= Conidiomata =

Fruiting structures of a type of fungus

Conidiomata (singular: Conidioma) are blister-like fruiting structures produced by a specific type of fungus called a coelomycete. They are formed as a means of dispersing asexual spores call conidia, which they accomplish by creating the blister-like formations which then rupture to release the contained spores.

== Structure ==
Conidiomata mainly consist of a mass of densely packed hypha which develops below the surface of the host cuticle, and the fungus may or may not use some of the host’s own tissue to construct the structure. Development of these structures can either occur just below the cuticle or below the epidermal layer of the tissue. Formation on the differing levels is dependent upon the type of conidiomata being formed. Five types of conidioma have been found and are classified as acervuli, pycnidia, sporodochia, synnemata and corenima.

== Types ==

=== Acervuli ===
Acervuli is one of the two major groups of conidiomata (the other being pycnidia).
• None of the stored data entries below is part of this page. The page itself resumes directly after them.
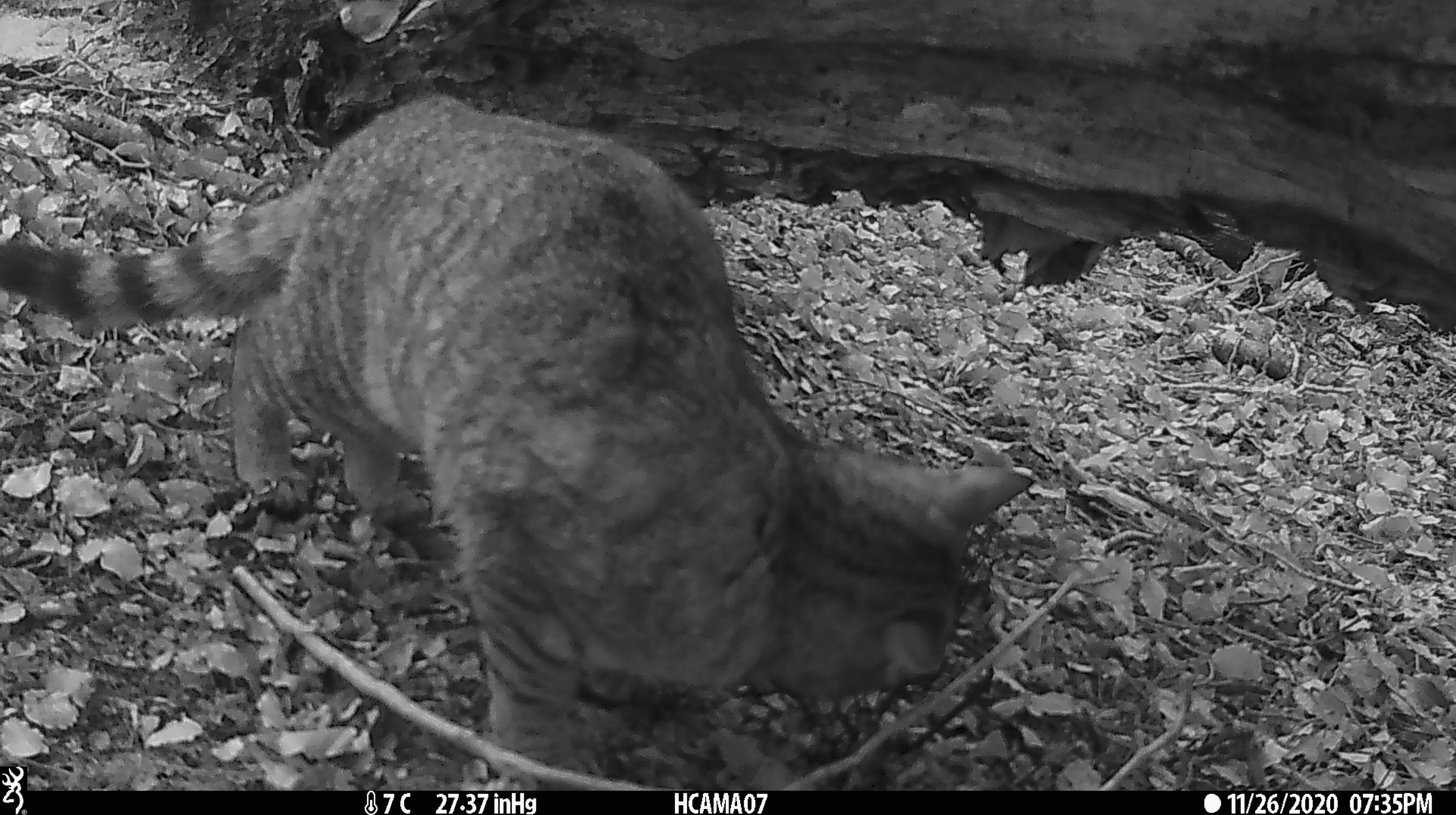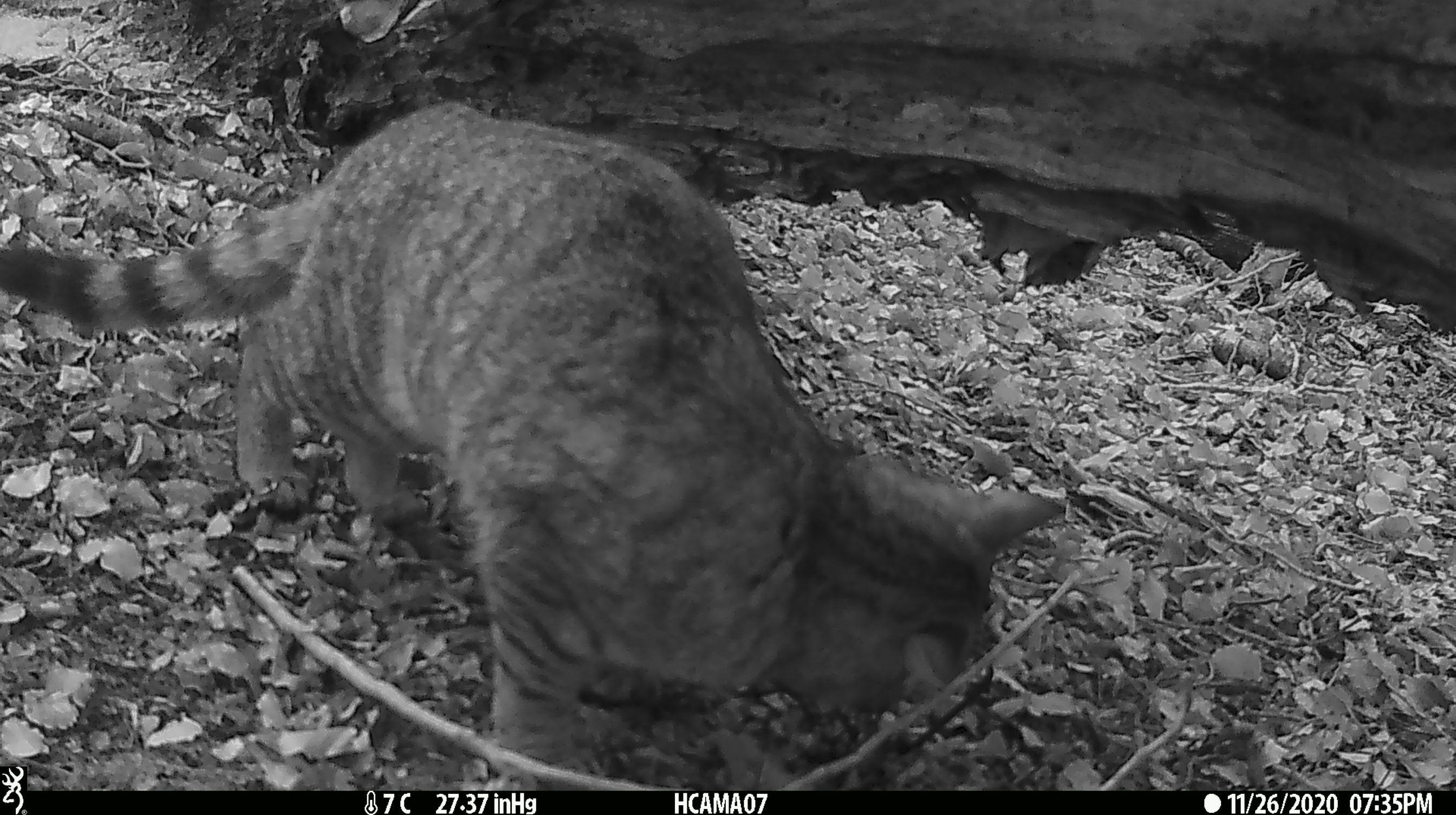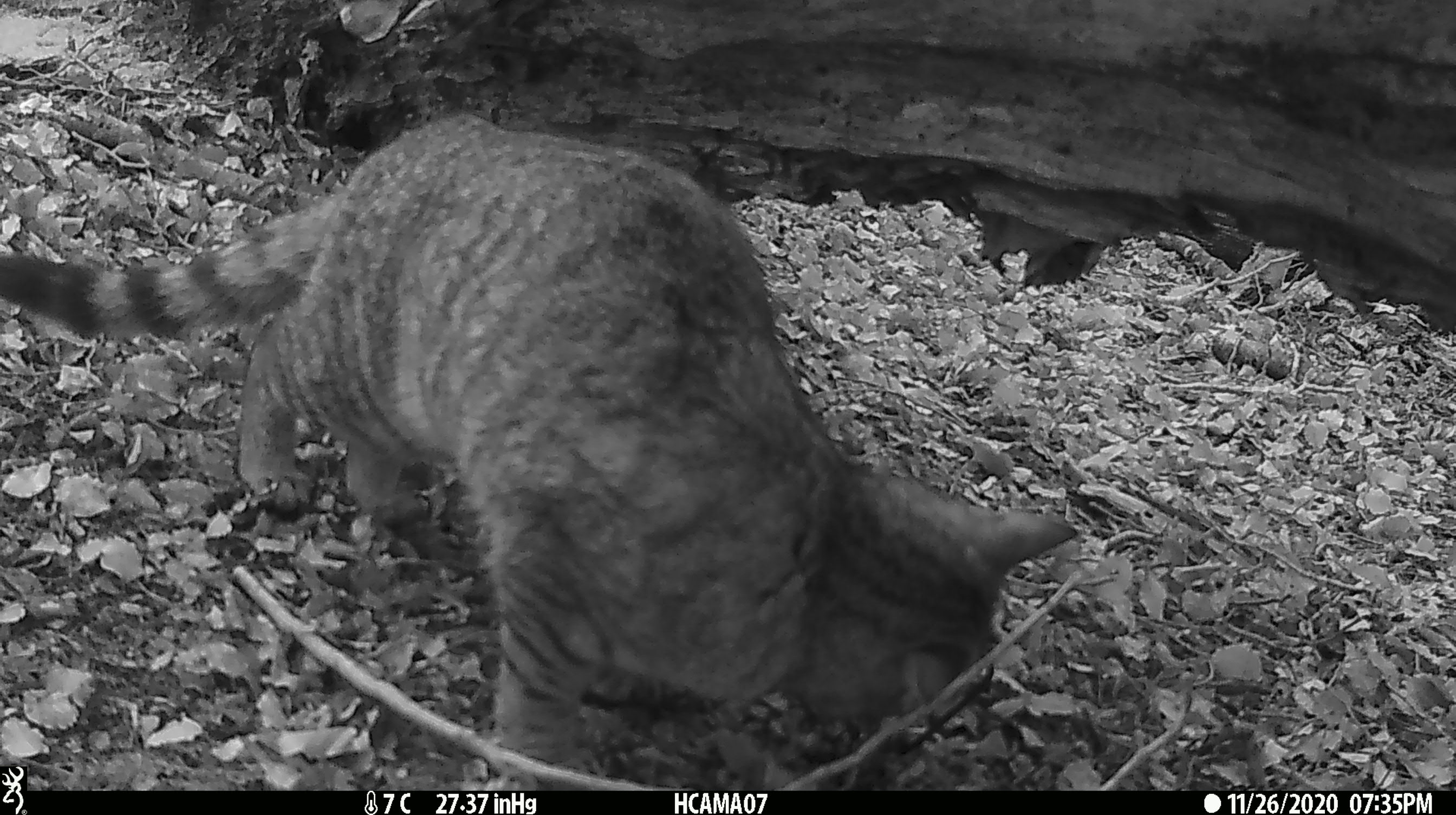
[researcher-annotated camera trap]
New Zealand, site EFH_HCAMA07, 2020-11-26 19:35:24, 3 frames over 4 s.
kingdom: Animalia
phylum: Chordata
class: Mammalia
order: Carnivora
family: Felidae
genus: Felis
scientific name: Felis catus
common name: domestic cat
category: cat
Cat (domestic cat) (Felis catus).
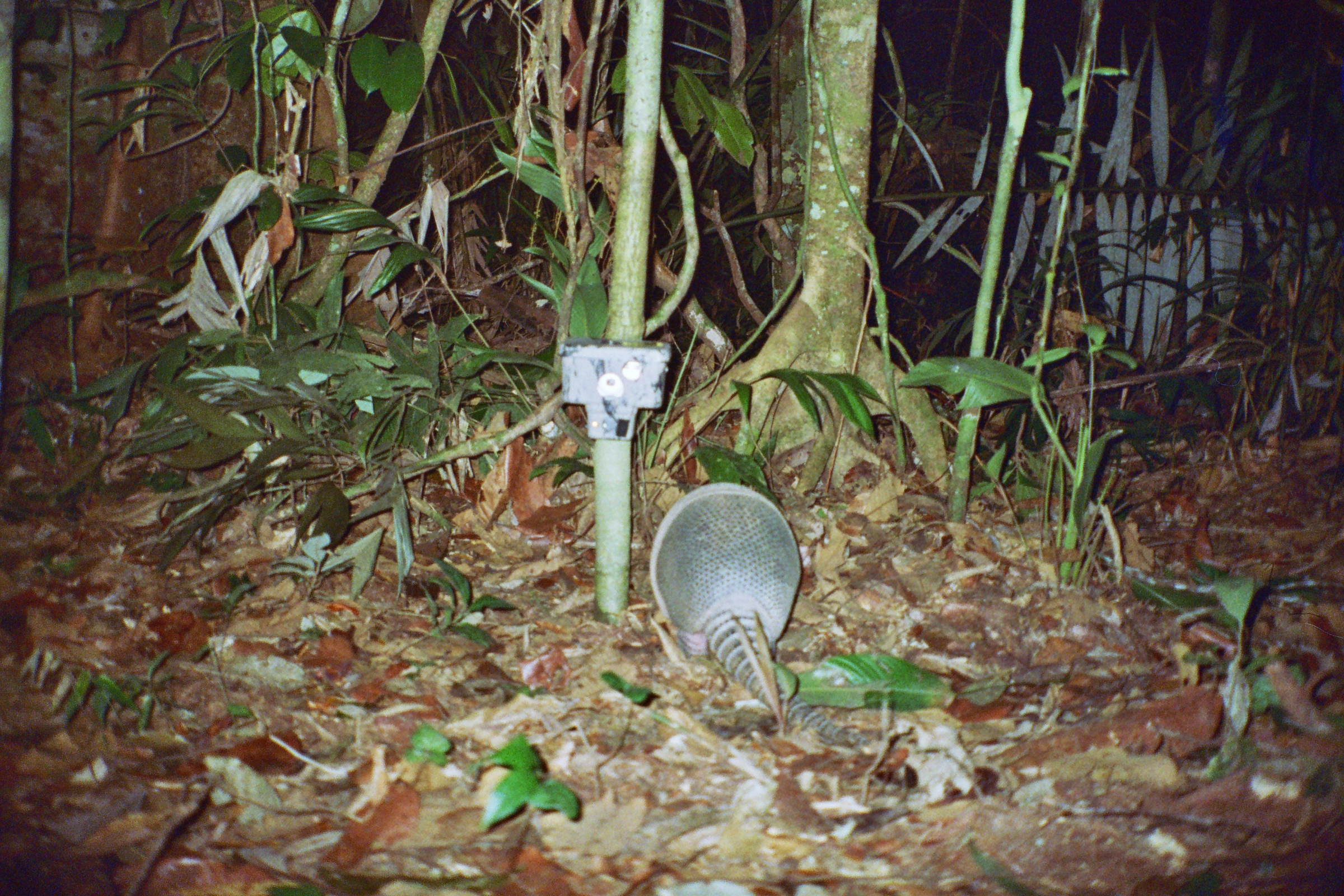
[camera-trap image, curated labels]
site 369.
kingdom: Animalia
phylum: Chordata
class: Mammalia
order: Cingulata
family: Dasypodidae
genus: Dasypus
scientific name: Dasypus novemcinctus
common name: nine-banded armadillo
Dasypus novemcinctus (nine-banded armadillo).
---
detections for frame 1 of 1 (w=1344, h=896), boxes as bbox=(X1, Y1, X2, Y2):
dasypus novemcinctus: bbox=(647, 481, 871, 748)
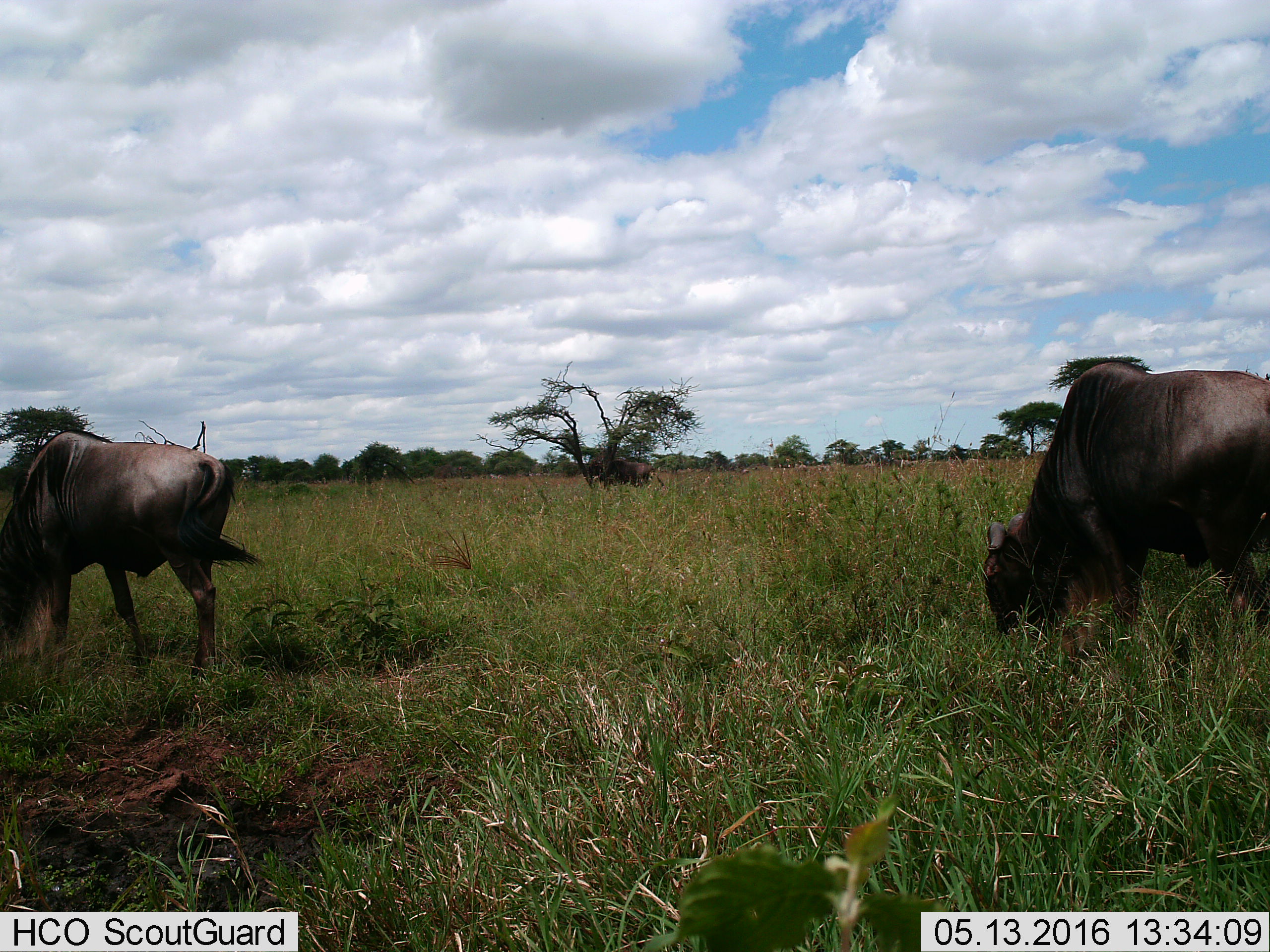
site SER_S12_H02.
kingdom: Animalia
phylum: Chordata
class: Mammalia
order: Artiodactyla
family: Bovidae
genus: Connochaetes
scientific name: Connochaetes taurinus taurinus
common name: blue wildebeest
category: wildebeestblue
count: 3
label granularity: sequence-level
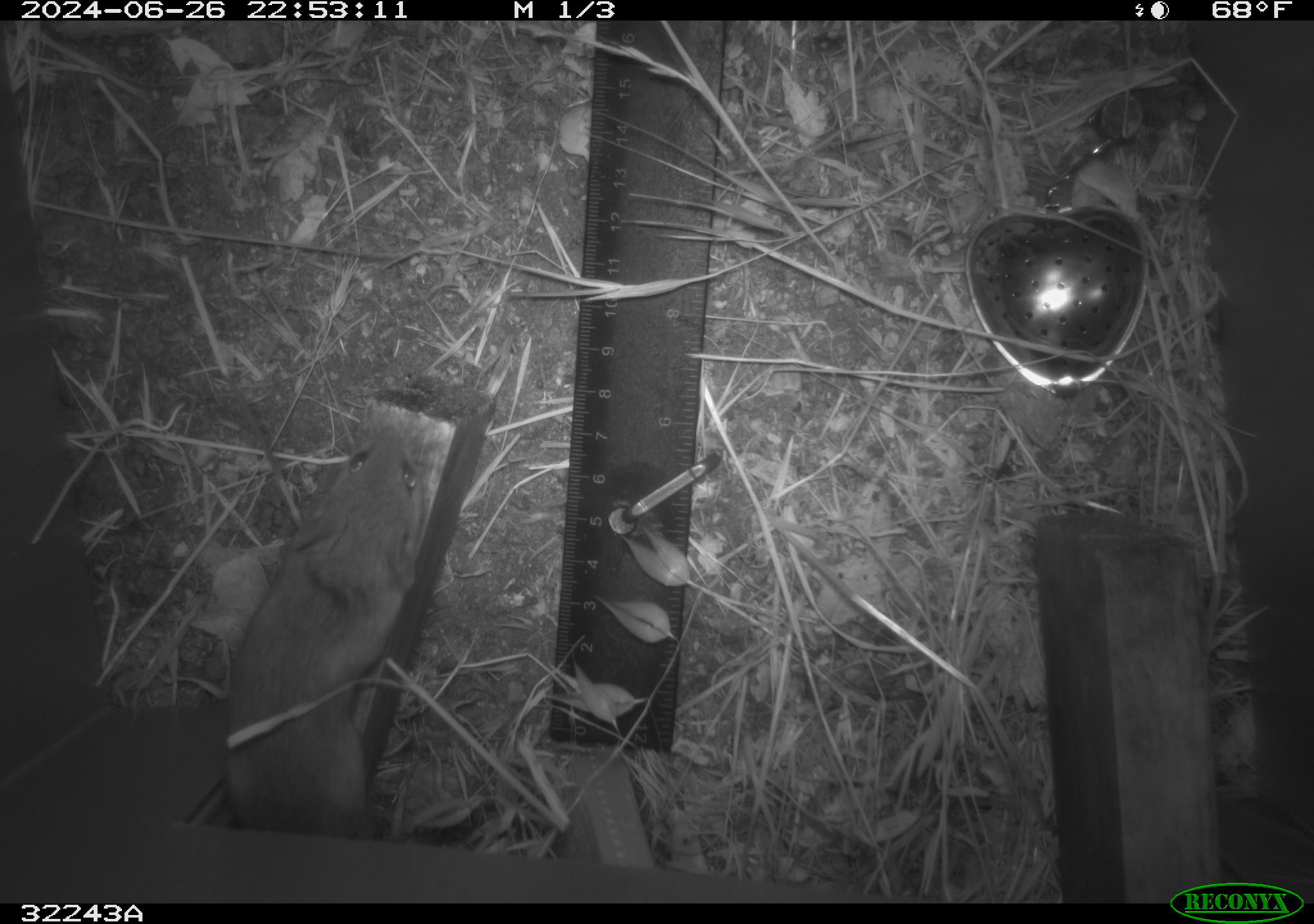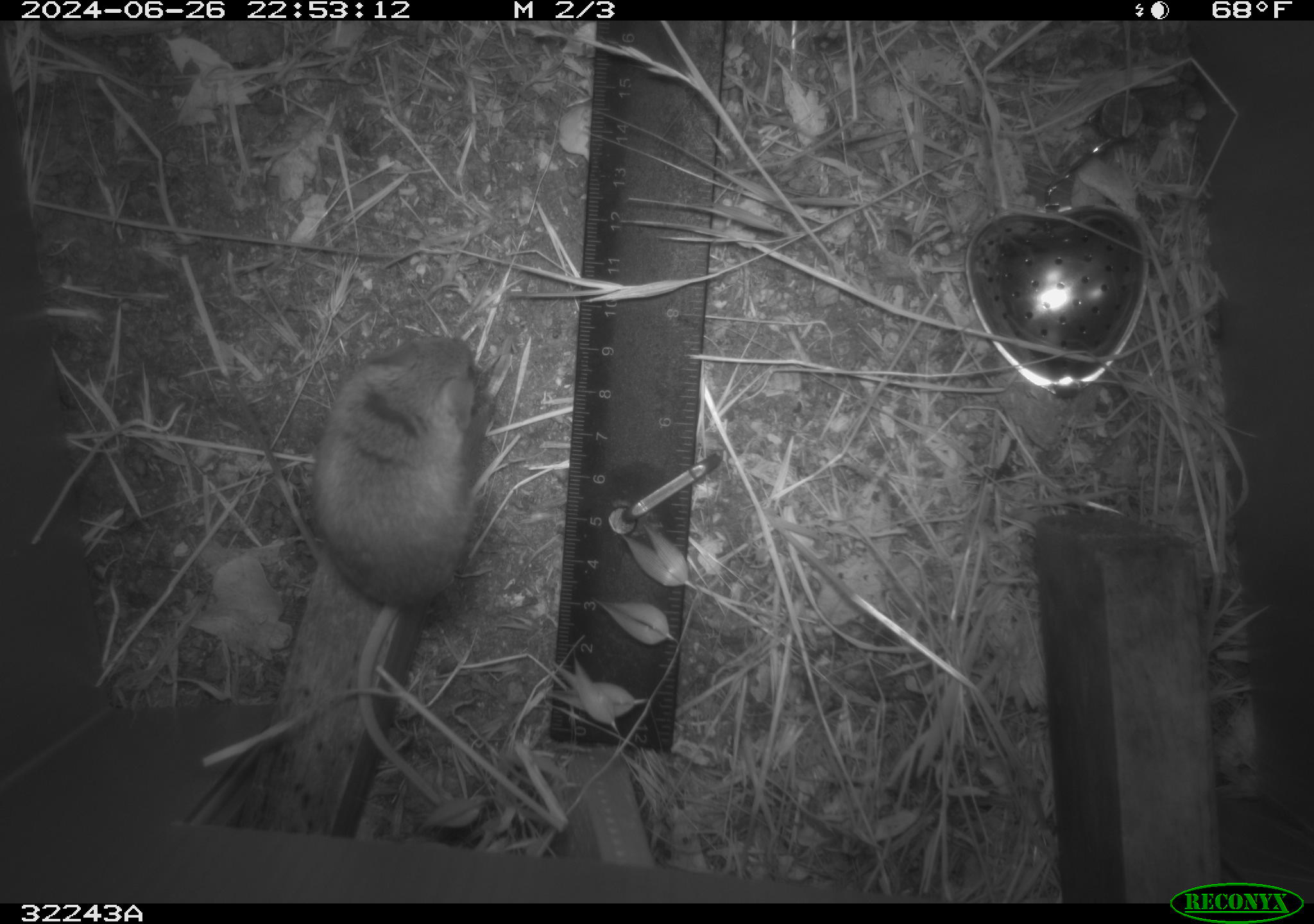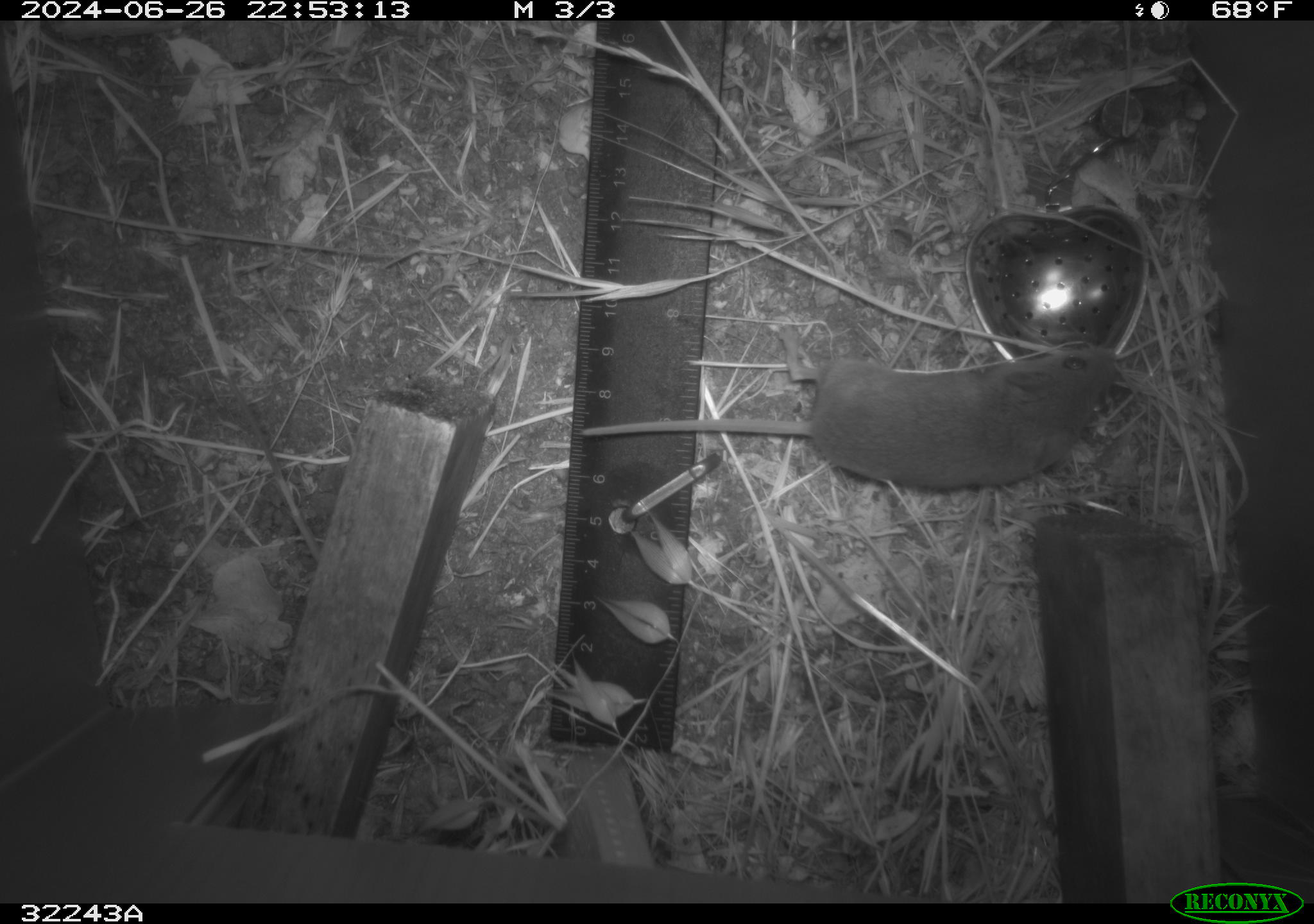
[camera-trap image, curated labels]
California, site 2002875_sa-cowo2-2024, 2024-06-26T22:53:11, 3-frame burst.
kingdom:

Conidiomata of this type form just below the cuticle of host tissue and produce massive blisters which protrude fairly far into the outside environment. Acervuli also have a large opening at the top from which the conidia are released. Colletotrichum and Pestaloptiopsis are examples of genera which produce these structures.

=== Pycnidia ===
Pycnidia, the other major group of conidiomata, forms beneath the epithelial layer of host tissue. The structure resembles that of ascospores, and a pear-shaped structure produced entirely below the surface. This formations leaves the cuticle with only a minor bulge on the outside surface rather that a massive blister which was seen with Acervuli. Genera which produce this type of structure include Phomopsis, Botryodiplodia, and Phoma

=== Sporodochia and synnemata ===

Sporodochia are small, compact, slightly raised circles which form on host. Deuteromycota and Hyphomycetes produce these types of structures.

Synnemata are large, fused conidiophores which form a strand resembling a stalk of wheat, with spores lining the outside of the structure. Genera which produce synnemata include Doratomyces.